岸和田 「そのギャップを埋めるためにも『ワークシックバランス』というコンセプトが広まって、もう少し職場で体調のことや病気のことが話しやすくなるような環境が広がっていってほしいなと考えています」

飯田 「60代以上の就労が当たり前になってきていて、今後は恐らく70代前半まで拡張されると思います。そうなると、より持病を抱えながら仕事をするのが普通な状態になっていくわけです。これからの高齢化社会においては大体の人は持病を持っている前提で会社側も意識を変えていかないといけないですよね」

岸和田 「あとは、患者さんが在宅勤務をしやすい環境をサポートする取り組みとして、リモートワーキングロボットの無償貸し出しもしています。会社側にロボットがいて、患者さんはご自身のパソコンで遠隔操作ができる。オフィスにはいないんだけれども、オフィスにいるようなコミュニケーションを取れるのが特長になっていて、疾患を問わず会社の許可を得られれば無償で2週間の貸出しをしています」

剛力 「どんどんいろいろな人が働きやすい環境が広がっていくんですね」

番組の最後に、岸和田さんはSDGsが目指す2030年のあるべき未来に向けて、リスナーへメッセージを送った。
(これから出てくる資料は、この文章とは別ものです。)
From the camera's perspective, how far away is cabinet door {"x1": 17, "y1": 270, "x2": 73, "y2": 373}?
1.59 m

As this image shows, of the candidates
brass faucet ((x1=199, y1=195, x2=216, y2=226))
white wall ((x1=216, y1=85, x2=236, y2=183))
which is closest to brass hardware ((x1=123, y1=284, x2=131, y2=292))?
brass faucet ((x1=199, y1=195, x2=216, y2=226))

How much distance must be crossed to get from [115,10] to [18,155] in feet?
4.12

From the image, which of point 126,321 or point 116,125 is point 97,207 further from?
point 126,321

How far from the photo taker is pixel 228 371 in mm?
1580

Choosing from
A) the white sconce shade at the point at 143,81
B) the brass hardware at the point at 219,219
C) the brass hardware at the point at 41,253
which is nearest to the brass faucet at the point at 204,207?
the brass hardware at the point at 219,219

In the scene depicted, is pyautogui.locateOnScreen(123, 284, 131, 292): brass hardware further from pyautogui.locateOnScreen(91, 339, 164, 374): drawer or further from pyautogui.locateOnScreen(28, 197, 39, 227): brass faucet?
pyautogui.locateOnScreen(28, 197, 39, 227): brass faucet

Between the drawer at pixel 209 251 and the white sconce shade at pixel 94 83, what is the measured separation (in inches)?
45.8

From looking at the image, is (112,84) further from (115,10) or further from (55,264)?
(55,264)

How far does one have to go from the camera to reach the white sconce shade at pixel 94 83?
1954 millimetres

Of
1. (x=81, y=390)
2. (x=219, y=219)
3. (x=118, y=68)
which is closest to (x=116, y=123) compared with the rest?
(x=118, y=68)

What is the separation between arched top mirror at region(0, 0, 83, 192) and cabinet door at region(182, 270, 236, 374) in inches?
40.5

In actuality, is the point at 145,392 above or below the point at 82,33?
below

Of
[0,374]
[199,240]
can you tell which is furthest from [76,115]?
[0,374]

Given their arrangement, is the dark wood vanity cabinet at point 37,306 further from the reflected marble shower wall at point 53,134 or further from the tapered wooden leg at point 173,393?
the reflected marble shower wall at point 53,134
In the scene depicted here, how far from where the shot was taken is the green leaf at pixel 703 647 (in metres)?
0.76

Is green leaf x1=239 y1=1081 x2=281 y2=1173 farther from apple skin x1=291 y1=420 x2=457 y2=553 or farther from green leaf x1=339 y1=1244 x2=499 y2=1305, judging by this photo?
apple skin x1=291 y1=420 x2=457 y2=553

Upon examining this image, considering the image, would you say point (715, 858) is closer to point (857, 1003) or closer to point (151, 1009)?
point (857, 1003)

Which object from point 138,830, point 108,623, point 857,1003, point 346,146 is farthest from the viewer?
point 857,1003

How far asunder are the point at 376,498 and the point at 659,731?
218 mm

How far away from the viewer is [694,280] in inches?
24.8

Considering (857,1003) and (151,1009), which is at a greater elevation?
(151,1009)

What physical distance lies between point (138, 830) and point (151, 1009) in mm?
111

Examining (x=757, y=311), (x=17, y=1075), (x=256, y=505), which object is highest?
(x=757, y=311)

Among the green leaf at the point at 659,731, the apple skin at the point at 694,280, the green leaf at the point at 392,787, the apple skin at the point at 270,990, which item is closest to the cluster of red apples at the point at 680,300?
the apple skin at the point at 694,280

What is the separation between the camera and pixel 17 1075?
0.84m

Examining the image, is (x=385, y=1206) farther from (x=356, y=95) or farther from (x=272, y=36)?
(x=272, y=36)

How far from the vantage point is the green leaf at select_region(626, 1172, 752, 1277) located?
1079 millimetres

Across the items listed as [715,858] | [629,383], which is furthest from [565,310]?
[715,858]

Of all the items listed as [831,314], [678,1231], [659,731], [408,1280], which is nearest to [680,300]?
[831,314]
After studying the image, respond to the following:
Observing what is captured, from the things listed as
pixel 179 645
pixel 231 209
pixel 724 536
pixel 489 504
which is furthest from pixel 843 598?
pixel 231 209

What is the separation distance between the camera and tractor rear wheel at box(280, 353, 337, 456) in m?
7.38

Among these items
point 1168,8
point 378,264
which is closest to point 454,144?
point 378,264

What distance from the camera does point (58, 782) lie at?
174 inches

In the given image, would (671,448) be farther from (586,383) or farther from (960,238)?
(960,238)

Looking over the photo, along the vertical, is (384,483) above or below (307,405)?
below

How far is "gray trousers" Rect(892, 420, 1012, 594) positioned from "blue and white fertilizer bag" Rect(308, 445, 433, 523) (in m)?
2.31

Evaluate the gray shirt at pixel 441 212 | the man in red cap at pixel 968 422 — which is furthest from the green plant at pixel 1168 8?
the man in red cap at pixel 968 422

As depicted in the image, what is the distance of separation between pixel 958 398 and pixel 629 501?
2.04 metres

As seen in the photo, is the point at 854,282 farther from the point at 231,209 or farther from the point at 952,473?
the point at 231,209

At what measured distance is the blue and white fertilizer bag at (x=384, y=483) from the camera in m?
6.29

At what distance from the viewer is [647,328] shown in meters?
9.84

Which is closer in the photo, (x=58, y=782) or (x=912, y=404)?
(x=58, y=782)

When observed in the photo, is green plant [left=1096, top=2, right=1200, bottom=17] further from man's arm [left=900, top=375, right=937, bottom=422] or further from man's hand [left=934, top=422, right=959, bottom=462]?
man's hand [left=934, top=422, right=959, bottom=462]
「10年後には『ワークシックバランス』というコンセプトが広く浸透して、病気か仕事かという二者択一ではなく、病気と仕事という“アンド思考”で自分らしく働くのが当たり前になってほしいなと思います。まずは、きょうの番組をきっかけに『ワークシックバランス』という言葉を知ってもらったり、IBDについて知ってもらったりするきっかけになればうれしいなと思います」

そんな呼び掛けに、剛力さんは「どうしても他人ごとになってしまいがちなことを一人一人が意識することで、職場が健康になることが大事なんじゃないかなと思いました。『ワークシックバランス』というコンセプト、広めたいですね。病気や何かを抱えていることが当たり前であるということが日常的に意識されればいいなと思いました。2021年は、もっと自分の言葉で発信していける年に出来たらいいなと思います」と呼応した。「ワークシックバランス」という考え方も、SDGsのゴール3「すべての人に健康と福祉を」、ゴール8「働きがいも経済成長も」の実現に向けたカギといえそうだ。